Nos últimos dias, o trabalho da Associação Mercedense de Agentes Recicladores tem enfrentado sérios desafios devido à falta de cuidado de uma parte da população de Mercedes.
A coleta seletiva, que deveria ser uma prática sustentável e organizada, está sendo comprometida com descartes inadequados de materiais perigosos, como fraldas com excrementos humanos, agulhas e outros resíduos indesejáveis.
Tarcísio Backes, integrante da Amar, relata a gravidade da situação, ao dizer que alguns jogam de tudo o que têm no sítio ou na cidade na coleta seletiva.
Ele exemplificou: morre um animal, a pessoa coloca numa sacolinha e manda pra Amar; fazem um churrasco, pegam aquela sacolinha que estava embalada com a carne, cheia de sangue, e chega na Amar alguns dias depois.
Assim, é possível imaginar o estado em que ficam esses materiais.
O impacto vai além da saúde e segurança dos agentes recicladores.
Essa negligência não só gera um ambiente insalubre, mas também compromete a qualidade dos materiais recicláveis.
Ilson Leandro, presidente da associação, destaca como esses descartes inadequados afetam a economia do grupo: “Isso acaba misturando com os outros materiais e sujando o reciclado bom, que a gente vende.
E as empresas não compram ruínas recicladas, o que acaba tirando nosso orçamento”.
Para melhorar a situação, é fundamental que a população de Mercedes se atente às diretrizes de descarte.

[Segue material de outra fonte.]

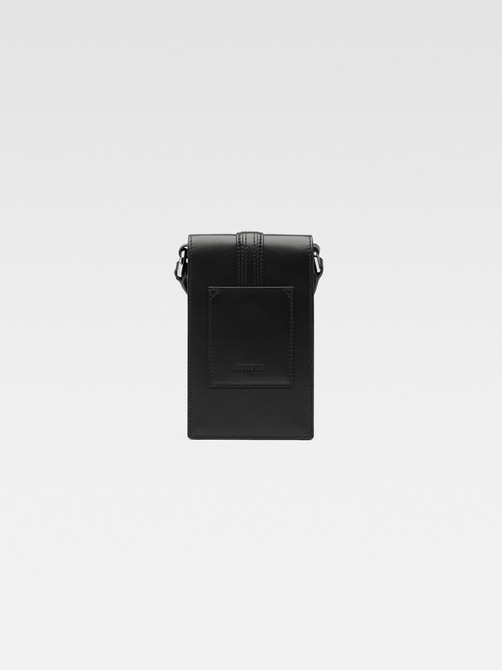 Le petit Maleti — Mini satchel BLACK Jacquemus — Фото, Картинка BAG❤BAG Купить оригинал Украина, Киев, Житомир, Львов, Одесса ❤bag-bag.com.ua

A coleta de lixo orgânico ocorre às segundas, quartas e sextas-feiras, enquanto a coleta de materiais recicláveis ocorre às terças e quartas-feiras.
“Não é que a gente não tenha boa vontade de ir buscar.
Nós vamos em qualquer lugar, até porque quanto mais reciclados chegam pra nós, aumenta um pouquinho no final do mês.
O que a gente pede é que o pessoal separe um pouco
melhor, e isso vai facilitar para todos.
Se isso acontecer, todo o mundo acabará ganhando”, finaliza Tarcísio.